## Exercise requirements
Everything from the line that has "this 900×600 image." to the last line of the listing must be repeated exactly, and nothing more; omit the pictures.

## Source data
* * * * * * * * *

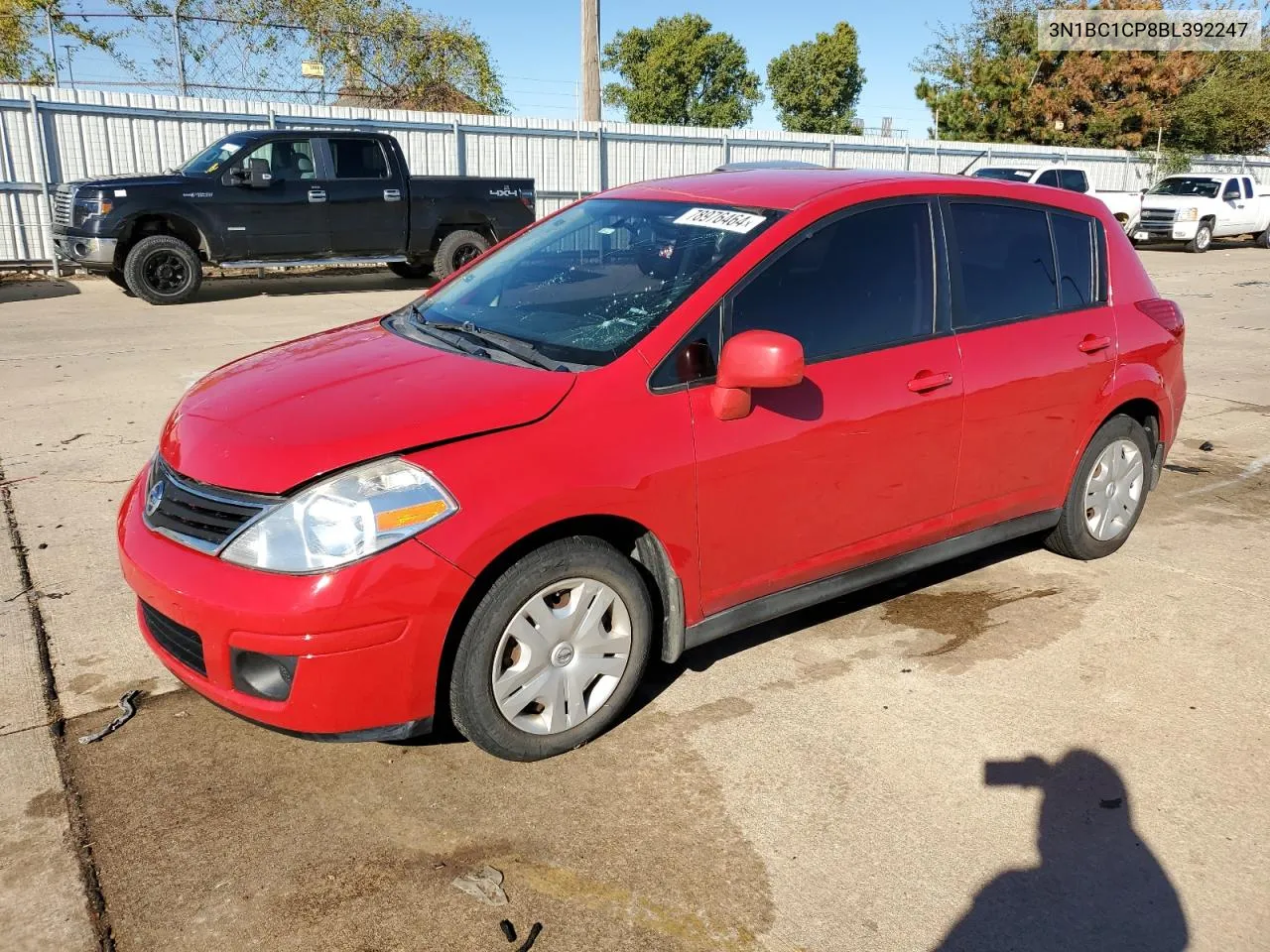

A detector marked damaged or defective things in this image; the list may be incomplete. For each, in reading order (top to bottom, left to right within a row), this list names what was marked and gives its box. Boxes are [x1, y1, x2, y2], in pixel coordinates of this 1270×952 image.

cracked windshield [401, 197, 772, 365]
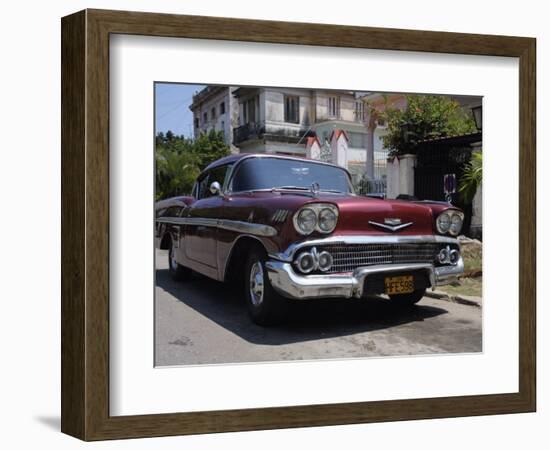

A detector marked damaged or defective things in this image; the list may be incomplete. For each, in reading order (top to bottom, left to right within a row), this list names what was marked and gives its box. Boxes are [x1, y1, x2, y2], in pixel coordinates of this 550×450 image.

cracked asphalt road [155, 250, 484, 366]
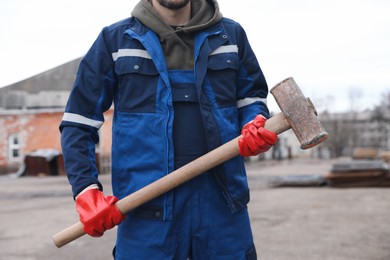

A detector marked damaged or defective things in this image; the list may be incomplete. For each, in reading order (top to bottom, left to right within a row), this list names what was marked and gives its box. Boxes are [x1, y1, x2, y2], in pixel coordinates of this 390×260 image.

rusty hammer head [272, 77, 330, 149]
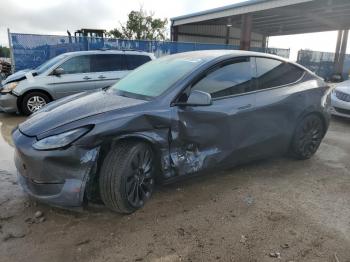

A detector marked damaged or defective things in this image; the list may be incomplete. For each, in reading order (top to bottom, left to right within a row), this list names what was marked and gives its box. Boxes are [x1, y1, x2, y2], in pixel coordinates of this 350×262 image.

damaged front bumper [13, 128, 99, 208]
damaged gray car [13, 50, 330, 213]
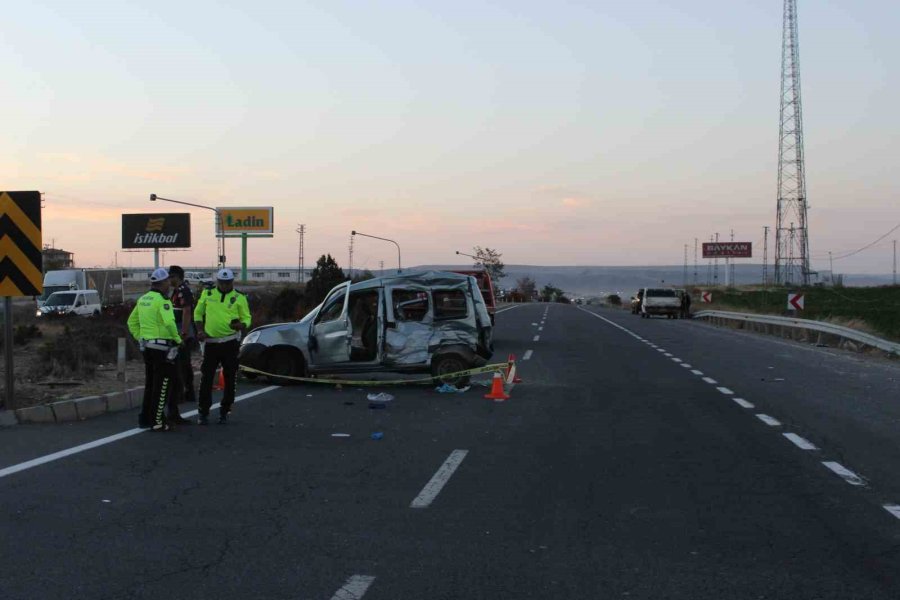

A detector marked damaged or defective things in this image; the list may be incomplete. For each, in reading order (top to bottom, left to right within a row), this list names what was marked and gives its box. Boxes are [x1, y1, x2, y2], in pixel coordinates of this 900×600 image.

severely damaged vehicle [239, 270, 492, 386]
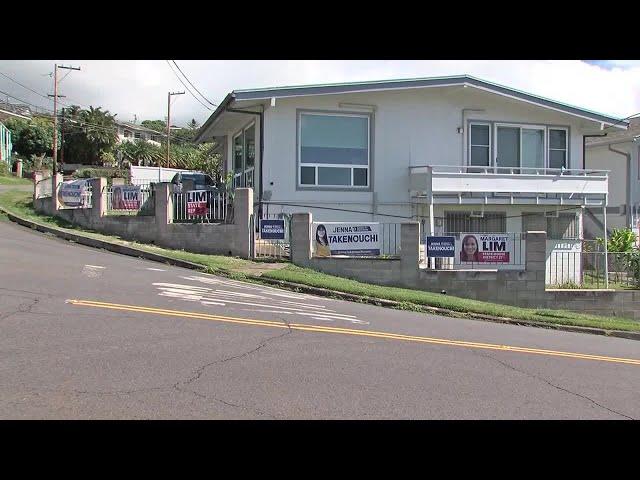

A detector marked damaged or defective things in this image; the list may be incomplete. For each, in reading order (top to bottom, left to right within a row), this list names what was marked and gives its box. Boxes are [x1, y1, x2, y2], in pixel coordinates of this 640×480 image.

cracked asphalt [1, 218, 640, 420]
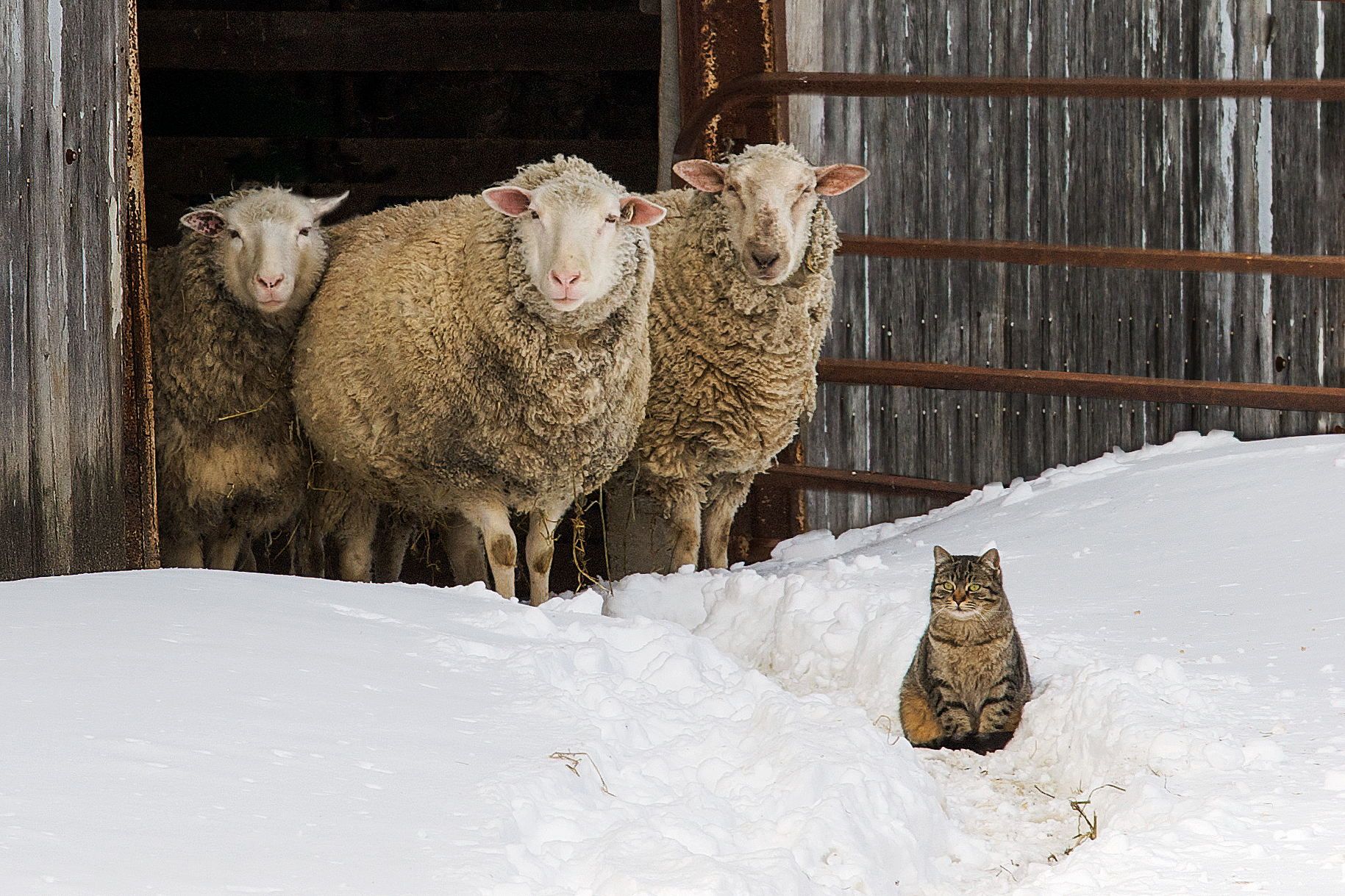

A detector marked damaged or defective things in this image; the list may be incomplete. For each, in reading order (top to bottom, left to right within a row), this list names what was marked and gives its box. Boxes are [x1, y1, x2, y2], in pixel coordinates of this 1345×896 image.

rusty metal bar [672, 73, 1345, 158]
rusty metal bar [839, 234, 1345, 279]
rusty metal bar [812, 357, 1345, 414]
rusty metal bar [763, 462, 974, 498]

* * * * * * * * *

## Exercise response
A detector marked damaged or defective things in this image; the list may be incomplete. For each, in reading order (top to bottom, left to right within a row), this list names what was marked and gives its box. Boxes are [x1, y1, x2, y2], in pixel coordinates of this 900×600 image.

severely damaged vehicle [239, 270, 492, 386]

A detector marked damaged or defective things in this image; the list may be incomplete. For each, in reading order (top to bottom, left to right within a row), this list names what was marked and gives its box. Boxes are [x1, y1, x2, y2], in pixel coordinates of this 640×480 image.

cracked asphalt [1, 218, 640, 420]

A detector marked damaged or defective things in this image; the list may be incomplete. For each, in reading order (top to bottom, left to right within a row), this list names what was marked and gives its box. Boxes are [x1, y1, x2, y2], in pixel coordinates of this 1345×896 image.

rusty metal bar [672, 73, 1345, 158]
rusty metal bar [839, 234, 1345, 279]
rusty metal bar [812, 357, 1345, 414]
rusty metal bar [763, 462, 974, 498]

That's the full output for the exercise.